## Exercise objective
Answer these questions using the exchange about naturalism and arithmetic below:
(a) On what date and at what time was the message at the top sent?
(b) In the case at hand, what is Y said to be?
(c) Which two things are said to admit an explanation from arithmetic?

On 09 Jan 2012, at 06:56, John Clark wrote:
On Sun, Jan 8, 2012 at 3:36 AM, Bruno Marchal <marc...@ulb.ac.be>
wrote:
> But naturalism want to explain things by reducing it to nature or
natural law,
If you want to explain X you say that X exists because of Y. It's
true that Y can be nothing and thus the existence of X is random,
but let's assume that Y is something;in that case if you don't want
to call Y "natural law" what do you want to call it?
In the case which concerns us, Y is elementary arithmetic.
> Computationalism asks for an explanation for the natural laws,
And if found those explanations would be yet more natural laws;
After all you can. Elementary arithmetic is the study of *natural*
numbers. But that would be a pun.
however we don't know that there is a explanation for everything,
some things might be fundamental.
Yes. In the case of elementary arithmetic, we can even explain why we
cannot explain it by something more fundamental. There are logical
reason for that. But this is not the case for matter and
consciousness, which admit an explanation from arithmetic.

## Supplied material
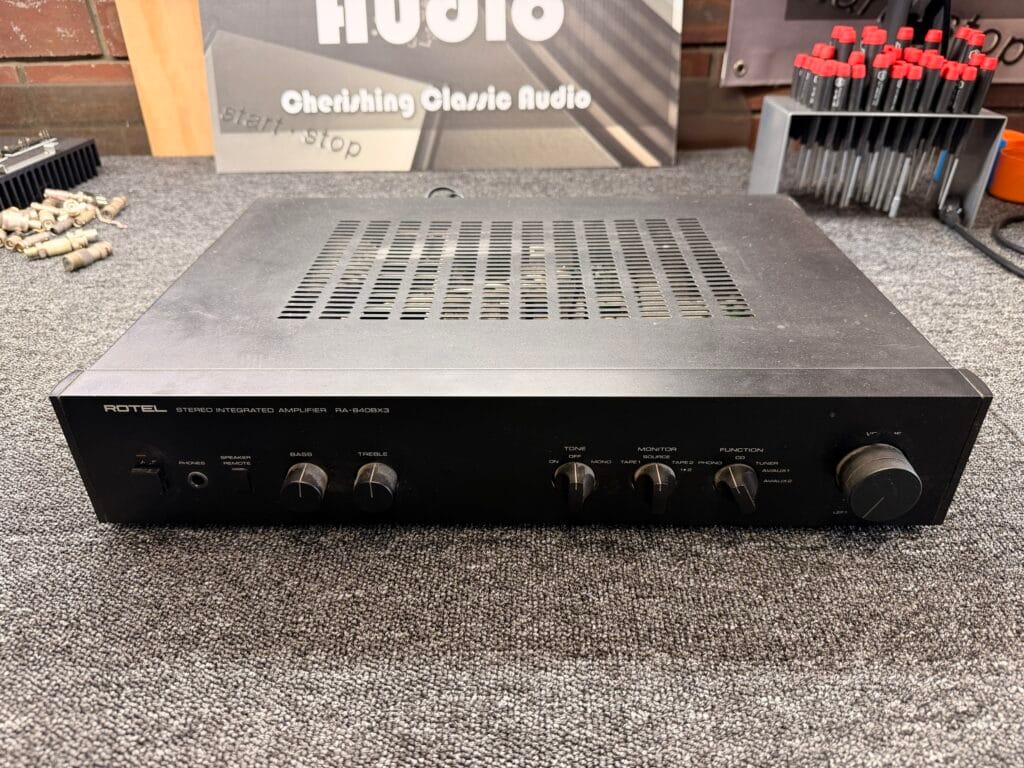 Rotel RA-840BX3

## Solved problem
(a) 09 Jan 2012, at 06:56
(b) Elementary arithmetic
(c) Matter and consciousness